The alarm shattered our broken sleep at 5.45am and we were off the site by 6.00 am. In the 20 miles to the port, were saw one other car. Clearly Hebrideans’ are not early risers. We had a quick breakfast and cup of tea on the quayside. The boat left on time, but at that early hour it was too cold to sit outside for long, so we made use of Calmac’s free wifi inside for an hour.
As soon as we got off the boat and started driving, both of us admitted we were feeling shattered. I felt like I had just got off a flight from New York. This is pathetic really, since we both often had early starts in our working lives, but maybe age is catching up with us. We drove to the same place we had wildcamped on our second night on Harris and guess what, we went back to sleep for two hours. Disgraceful, but one of the perks of retirement!

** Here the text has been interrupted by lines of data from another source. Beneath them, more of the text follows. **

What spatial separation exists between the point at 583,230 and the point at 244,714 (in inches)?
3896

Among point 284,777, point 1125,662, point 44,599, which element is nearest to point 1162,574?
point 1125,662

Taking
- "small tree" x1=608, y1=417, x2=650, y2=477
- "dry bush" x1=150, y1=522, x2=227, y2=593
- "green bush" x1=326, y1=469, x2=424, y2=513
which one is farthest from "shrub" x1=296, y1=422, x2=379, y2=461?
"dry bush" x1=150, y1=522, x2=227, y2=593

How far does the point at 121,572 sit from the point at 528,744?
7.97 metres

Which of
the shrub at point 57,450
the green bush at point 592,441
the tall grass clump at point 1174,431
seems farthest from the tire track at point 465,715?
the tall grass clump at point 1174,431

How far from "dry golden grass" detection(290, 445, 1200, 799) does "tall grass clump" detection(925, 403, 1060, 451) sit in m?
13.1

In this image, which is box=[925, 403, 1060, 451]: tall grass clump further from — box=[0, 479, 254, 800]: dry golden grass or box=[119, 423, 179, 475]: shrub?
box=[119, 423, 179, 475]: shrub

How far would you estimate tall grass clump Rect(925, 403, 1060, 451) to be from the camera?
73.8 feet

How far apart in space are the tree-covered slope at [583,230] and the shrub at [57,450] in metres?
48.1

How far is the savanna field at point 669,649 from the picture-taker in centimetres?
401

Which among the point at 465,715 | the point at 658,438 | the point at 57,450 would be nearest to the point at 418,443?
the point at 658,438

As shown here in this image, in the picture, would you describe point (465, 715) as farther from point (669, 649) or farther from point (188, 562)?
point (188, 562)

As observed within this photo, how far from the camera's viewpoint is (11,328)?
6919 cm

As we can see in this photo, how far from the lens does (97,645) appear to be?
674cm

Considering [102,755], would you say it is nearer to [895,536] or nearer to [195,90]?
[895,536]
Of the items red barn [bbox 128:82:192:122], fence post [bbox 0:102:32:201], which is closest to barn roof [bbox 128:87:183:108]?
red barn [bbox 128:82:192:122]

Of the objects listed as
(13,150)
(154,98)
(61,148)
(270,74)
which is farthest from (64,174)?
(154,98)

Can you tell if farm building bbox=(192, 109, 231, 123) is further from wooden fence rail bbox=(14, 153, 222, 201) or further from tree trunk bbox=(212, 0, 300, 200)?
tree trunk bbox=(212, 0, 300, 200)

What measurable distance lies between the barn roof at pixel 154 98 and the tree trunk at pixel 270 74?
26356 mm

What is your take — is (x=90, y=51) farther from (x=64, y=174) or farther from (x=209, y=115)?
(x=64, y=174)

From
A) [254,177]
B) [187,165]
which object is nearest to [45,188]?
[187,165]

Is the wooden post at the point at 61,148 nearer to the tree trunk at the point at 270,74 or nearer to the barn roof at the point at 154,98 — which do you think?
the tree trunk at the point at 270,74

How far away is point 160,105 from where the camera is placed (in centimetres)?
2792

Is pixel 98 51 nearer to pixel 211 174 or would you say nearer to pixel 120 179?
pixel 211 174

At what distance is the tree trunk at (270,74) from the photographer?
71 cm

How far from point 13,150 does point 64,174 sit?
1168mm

After our doze we sat outside in the still ludicrously fantastic weather until lunch, after which we had a walk on the miles of golden beach.
Finally we headed for north Harris and the isolated crofts of Huisinish. This part of Harris has the highest mountains in the Outer Hebrides with several exceeding 700 metres. The road was spectacular and in some ways the most difficult on which I have driven Basil. There were no great gradients or twisting hairpins, but it was a twisting tortuous strip of single lane tarmac, which was firstly particularly narrow and secondly with stopping places which were really too small for Basil and often badly located for his lardy dimensions.
On reaching Huisinish we found another fantastic beach washed by turquoise seas. In the past it was possible to wildcamp on a grass area behind the beach, but this has been stopped to avoid eroding the grazing for crofters. The community has instead built a small five van site with electricity where you just leave a donation, with no amount specified (57.992132, -7.084737). There is also somewhere to empty and refill in the village at a charge of £3. We were lucky to get one of the five places and although it is a short walk away from the village it still provides fantastic vies of the beach and the sea.
The day was ended with a walk to the beach during which we came across some Highland Cattle grazing on the open moorland and with them were three of the cutest calves you will ever see. They didn’t seem phased by either us or the dogs and allowed me to get very close to take photographs.
Melek had us in fits of laughter on the way to the beach when Sarah tried to encourage him and Mable to avoid the cattle grid and walk through a fence to one side. We have met many cattle grids on this holiday and Melek has never been tempted to cross one, but today he had different ideas. Before we could rescue him he had got half way across, with great aplomb, but then came unstuck and found himself with all four legs slipping through the gaps. He seems none the worse for the experience and, as usual, had a lovely time on the beach.
Tomorrow we head on to Lewis, which actually the same island as Harris, so why it has got different name is a bit of a mystery, which when I have internet access I shall investigate.